The plan to create a market stability reserve for the EU cap-and trade-program needs a qualified majority of government votes and a majority support in the Parliament to be enacted. The fix was proposed after an excess of permits in the emissions-trading system swelled to above 2.1 billion allowances last year, more than the annual pollution cap in the program, according to commission estimates. It would follow an emergency measure adopted earlier this year under which 900 million carbon permits would be delayed at auctions in 2014-2016, a process known as backloading.
Coupled with an economic crisis and inflows of cheaper imported emission credits, the oversupply in the ETS helped drive the price of EU carbon allowances to a record low of 2.46 euros a ton in April last year. The supply of permits will be reduced if there is an accumulated surplus of at least 833 million metric tons, according to the market stability reserve proposal. If the surplus fell below 400 million tons, the EU would begin returning allowances to the market from the reserve.
The supply curbs or injections would begin in 2021, according to the draft by the commission. Germany is seeking to bring the start forward to 2017, while Poland says an early entry into force of the measure would breach EU laws. Governments hold their discussion in the EU Council, whose meetings are chaired by the Italian presidency in the second half of this year.
“Member states are of course at the same time studying the proposal in the Council and, like the Parliament, will have to look at all options carefully,” La Via said. “I look forward to discussions with the Council, its Presidency, and individual member states in the months ahead.”
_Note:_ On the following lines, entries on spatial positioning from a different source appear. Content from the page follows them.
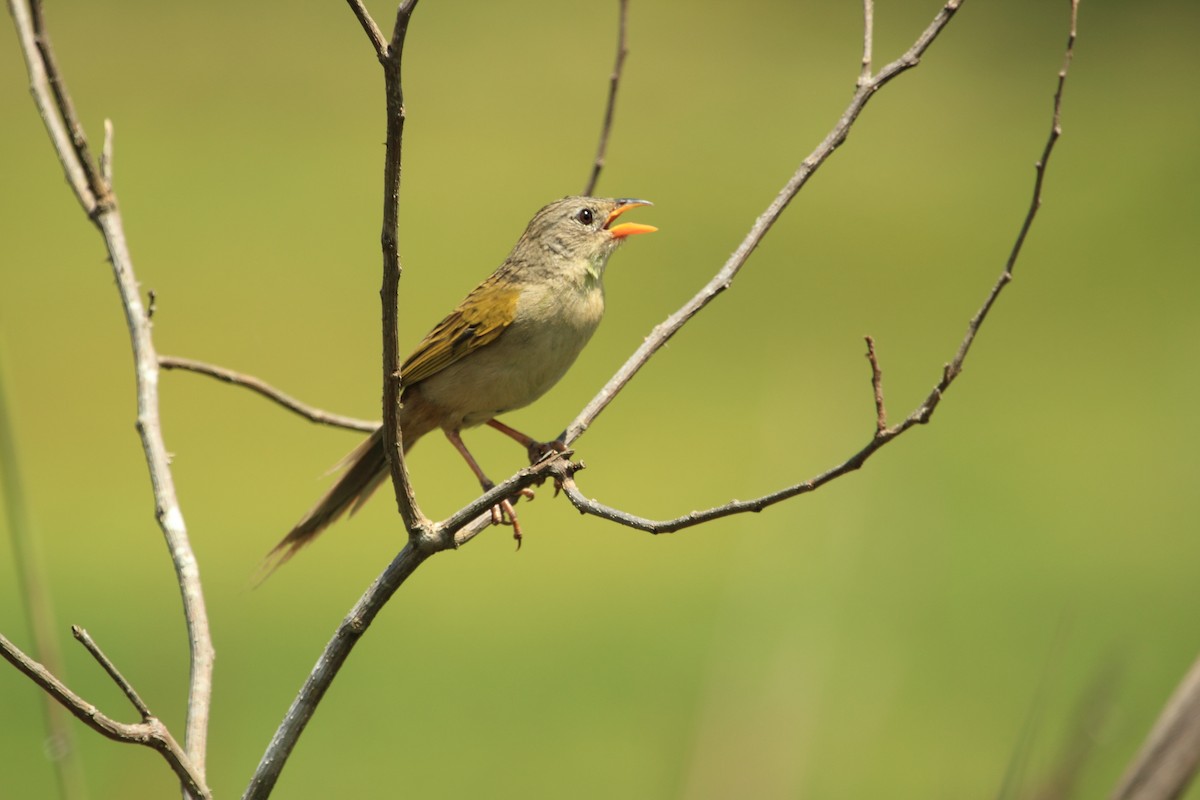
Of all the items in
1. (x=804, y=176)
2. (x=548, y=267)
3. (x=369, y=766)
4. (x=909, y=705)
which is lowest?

The next step on the draft carbon-market fix is a decision by the European People’s Party, the biggest political group in the EU Parliament, to choose a rapporteur, or a member overseeing the proposal during the legislative work, according to La Via. Discussions on that matter are “ongoing,” said La Via, an Italian member of the EPP in the European assembly since 2009. The EPP set an internal deadline until noon today for candidates to apply for the position of the rapporteur.
The proposal to introduce the market stability reserve was presented as a part of a package on energy and climate policies for the next decade, under which the commission is seeking a tighter target for greenhouse-gas reductions. The bloc should accelerate the pace of cutting carbon and set a 40 percent goal for 2030 compared with 20 percent by 2020 from 1990 levels, the commission proposed.
The EU Parliament has backed a 40 percent emissions-reduction goal, 40 percent energy-efficiency target and an objective to boost the share of renewable energy by 2030 in a non-binding resolution earlier this year. The 28-nations bloc’s leaders aim to reach a political deal by October about the framework for the next decade. Member states are divided on the strategy.
“Of course there are different views on how tight the goals should be, and on this regard I think that we have to confront the various positions and try to find a fair compromise,” La Via said. “One possibility to implement the three targets could be by means of individual national targets that take into account the individual situation and potential of each member state, but the debate will soon re-start.”